Kökenine bakılırsa Balkan kelimesi eski Türkçe’de sık ormanlarla kaplı sıradağ anlamına geliyormuş. Belki de bu coğrafya için yapılabilecek en doğru tanımlamadır bu. Dünyanın en karmaşık ilişkilerine sahip komşu devletlerin toplandığı Avrupanın sonu olarak da bilinen bu yarımada tarih boyunca pek çok uygarlığa nice devletlerin imparatorluğa ev sahipliği yapmış. Coğrafi güzellikleri bu tarihi eserlerle birleşince yanıbaşımızdaki bu toprakları sizlerle paylaşmak Balkan dosyası içinde sunmak istedik. En yakınımızdakiyle başlayalım işe:
Güller Ülkesi Bulgaristan
Güller ülkesi olarak da bilinen bu küçük şirin ülke doğusunda Karadeniz ve güneyinde Türkiye ve Yunanistan’la çevrili. Gerek kıyı köylerine gerekse zengin sıradağlara sahip olmasından ötürü turizmde farklılaşıyor tabi. Özellikle uygun fiyatlı kayak merkezleri ile kış turizmi açısından hayli iddialı olan Bulgaristan’ın en önemli doğal serveti belki de bu sıradağları.

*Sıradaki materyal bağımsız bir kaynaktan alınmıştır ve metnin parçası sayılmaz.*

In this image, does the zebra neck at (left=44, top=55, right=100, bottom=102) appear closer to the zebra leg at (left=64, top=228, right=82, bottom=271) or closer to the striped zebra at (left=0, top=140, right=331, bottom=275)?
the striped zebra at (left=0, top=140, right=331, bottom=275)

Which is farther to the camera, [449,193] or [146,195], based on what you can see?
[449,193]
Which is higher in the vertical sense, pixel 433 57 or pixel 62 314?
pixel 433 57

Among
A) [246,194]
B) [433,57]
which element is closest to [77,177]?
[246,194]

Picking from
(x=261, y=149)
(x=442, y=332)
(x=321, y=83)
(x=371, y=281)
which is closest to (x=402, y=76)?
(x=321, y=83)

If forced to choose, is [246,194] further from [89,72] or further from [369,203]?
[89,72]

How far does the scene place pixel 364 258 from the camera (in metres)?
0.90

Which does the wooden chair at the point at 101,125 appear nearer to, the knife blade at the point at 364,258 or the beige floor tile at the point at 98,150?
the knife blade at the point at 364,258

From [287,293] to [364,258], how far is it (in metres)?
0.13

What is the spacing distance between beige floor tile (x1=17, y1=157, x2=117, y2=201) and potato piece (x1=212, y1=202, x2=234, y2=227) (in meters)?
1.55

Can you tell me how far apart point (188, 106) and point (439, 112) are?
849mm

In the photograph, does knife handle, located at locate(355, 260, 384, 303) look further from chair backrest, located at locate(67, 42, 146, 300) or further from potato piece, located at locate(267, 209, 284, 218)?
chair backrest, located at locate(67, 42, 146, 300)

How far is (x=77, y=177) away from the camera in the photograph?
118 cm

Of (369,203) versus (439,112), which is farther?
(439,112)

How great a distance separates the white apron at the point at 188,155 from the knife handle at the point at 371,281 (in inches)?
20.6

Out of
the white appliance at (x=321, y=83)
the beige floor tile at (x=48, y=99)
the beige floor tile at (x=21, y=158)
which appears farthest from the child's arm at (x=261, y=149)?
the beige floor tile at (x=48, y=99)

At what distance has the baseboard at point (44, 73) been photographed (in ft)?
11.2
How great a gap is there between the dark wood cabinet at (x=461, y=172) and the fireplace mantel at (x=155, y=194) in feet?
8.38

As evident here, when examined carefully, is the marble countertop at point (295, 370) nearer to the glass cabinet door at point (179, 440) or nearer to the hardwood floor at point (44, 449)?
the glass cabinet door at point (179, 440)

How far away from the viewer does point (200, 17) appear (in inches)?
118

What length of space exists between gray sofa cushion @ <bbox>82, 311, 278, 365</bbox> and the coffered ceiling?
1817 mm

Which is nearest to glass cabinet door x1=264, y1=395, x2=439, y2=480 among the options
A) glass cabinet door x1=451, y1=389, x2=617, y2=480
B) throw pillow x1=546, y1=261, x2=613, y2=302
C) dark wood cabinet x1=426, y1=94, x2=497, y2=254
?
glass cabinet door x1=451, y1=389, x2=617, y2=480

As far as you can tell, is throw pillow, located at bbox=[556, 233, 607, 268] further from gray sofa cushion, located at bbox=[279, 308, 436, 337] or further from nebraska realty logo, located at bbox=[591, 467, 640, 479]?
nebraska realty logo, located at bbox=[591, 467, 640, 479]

2007’de Avrupa Birliği’ne giren ülke henüz umduğunu bulamasa hatta Bulgarlar yeni gelen vergilerden şikayet etseler de yavaş yavaş komünist mantığını terk ediyor ve etrafındaki duvarları bir bir yıkıyor. Bunu yaparken Trakya usulü ünlü beyaz peynirinden de yardım almayı ihmal etmiyor. Yiyeceklerden konu açılmışken beyaz lahana salatasının da bir klasik olduğu söyleniyor, aklınızda bulunsun. Ayrıca ülkenin önemli bir kısmından şifalı su fışkırması da farklı bir artı olsa gerek, zaten kaplıca turizmini ülkenin önemli gelir kaynakları arasına sokmuş.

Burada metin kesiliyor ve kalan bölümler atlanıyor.